- Work instructions: Retype the following data exactly, but leave its pictures out.

- Data below:
•••••
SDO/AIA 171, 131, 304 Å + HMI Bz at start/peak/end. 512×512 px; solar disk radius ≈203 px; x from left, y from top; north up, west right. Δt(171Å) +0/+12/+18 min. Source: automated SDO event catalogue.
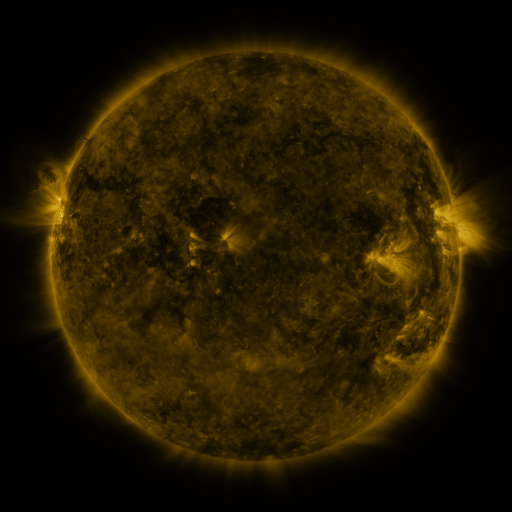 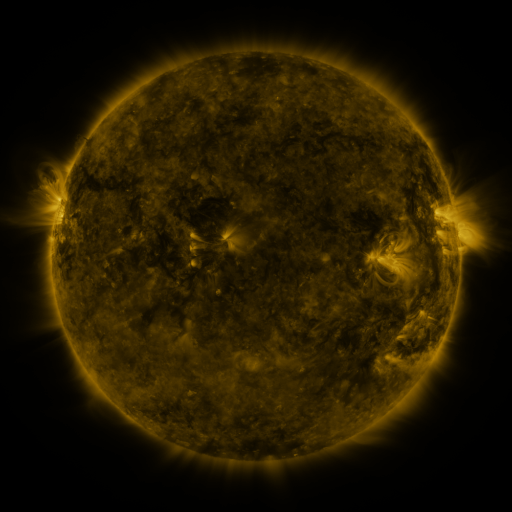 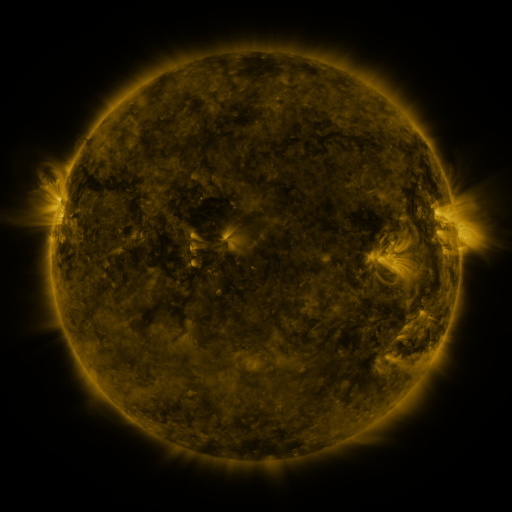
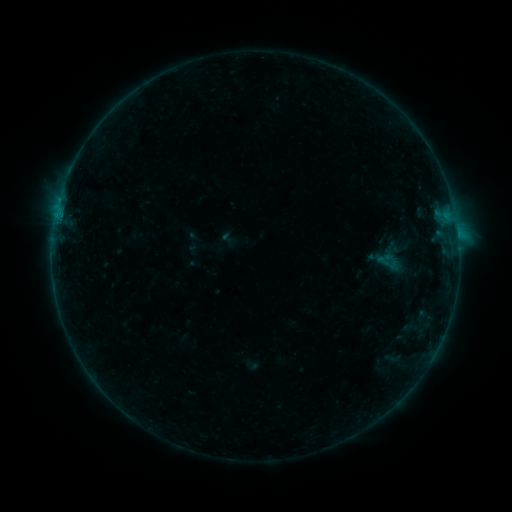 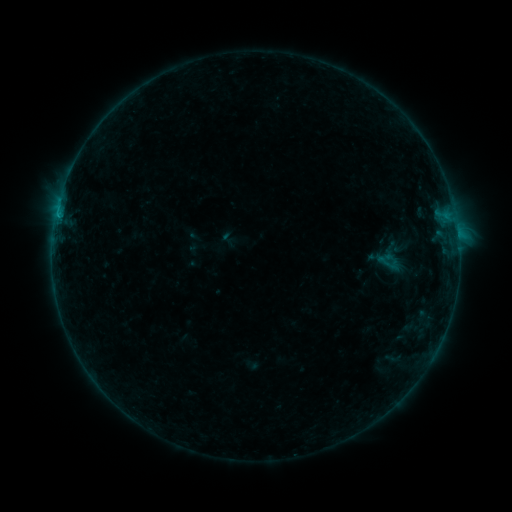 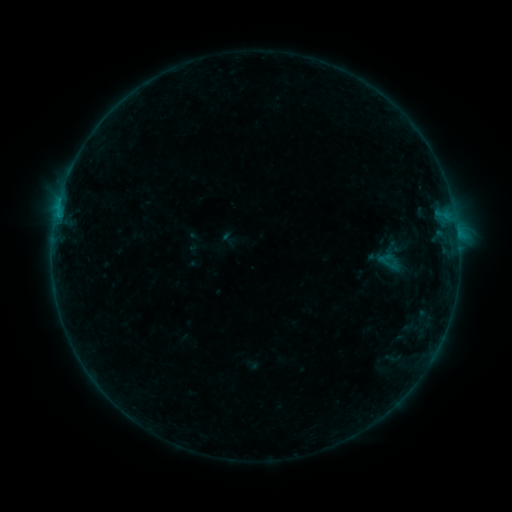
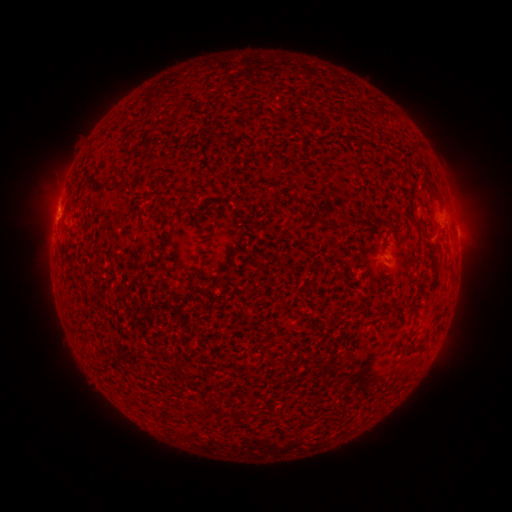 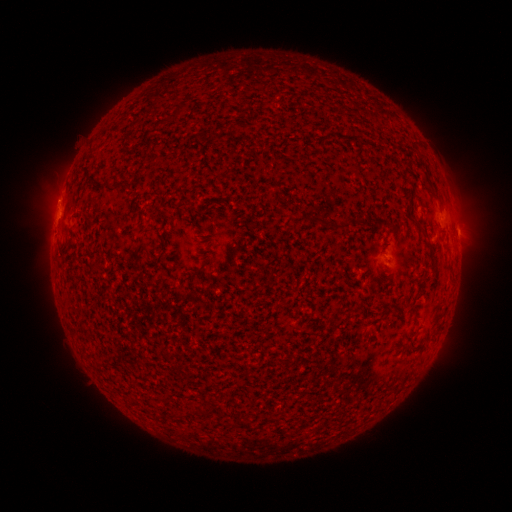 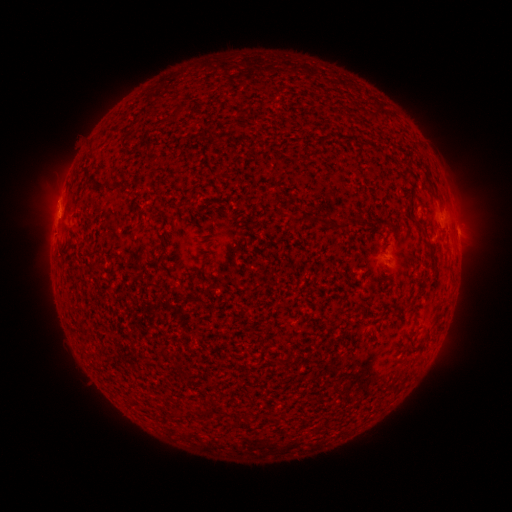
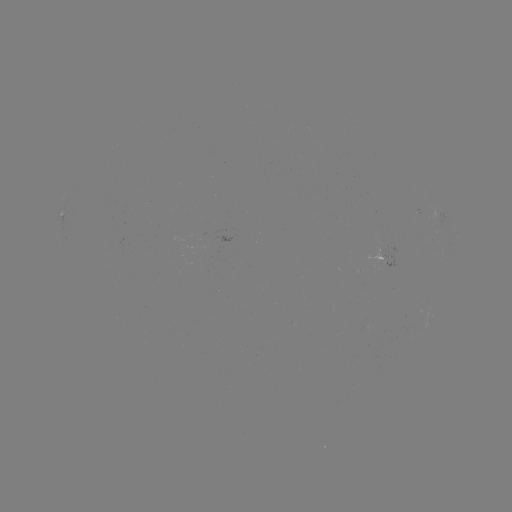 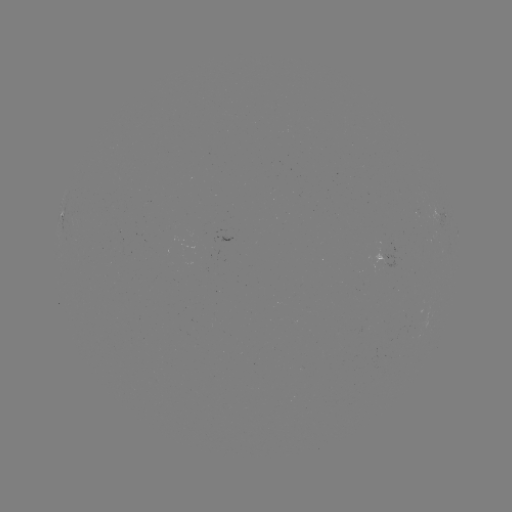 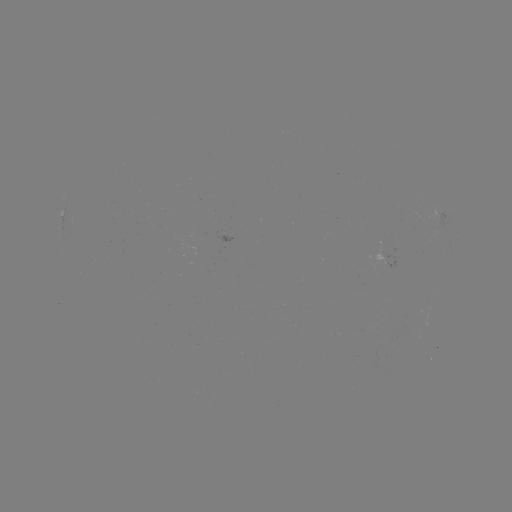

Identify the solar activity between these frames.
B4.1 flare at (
•••••
- Answer space:
SDO/AIA 171, 131, 304 Å + HMI Bz at start/peak/end. 512×512 px; solar disk radius ≈203 px; x from left, y from top; north up, west right. Δt(171Å) +0/+12/+18 min. Source: automated SDO event catalogue.

Identify the solar activity between these frames.
B4.1 flare at (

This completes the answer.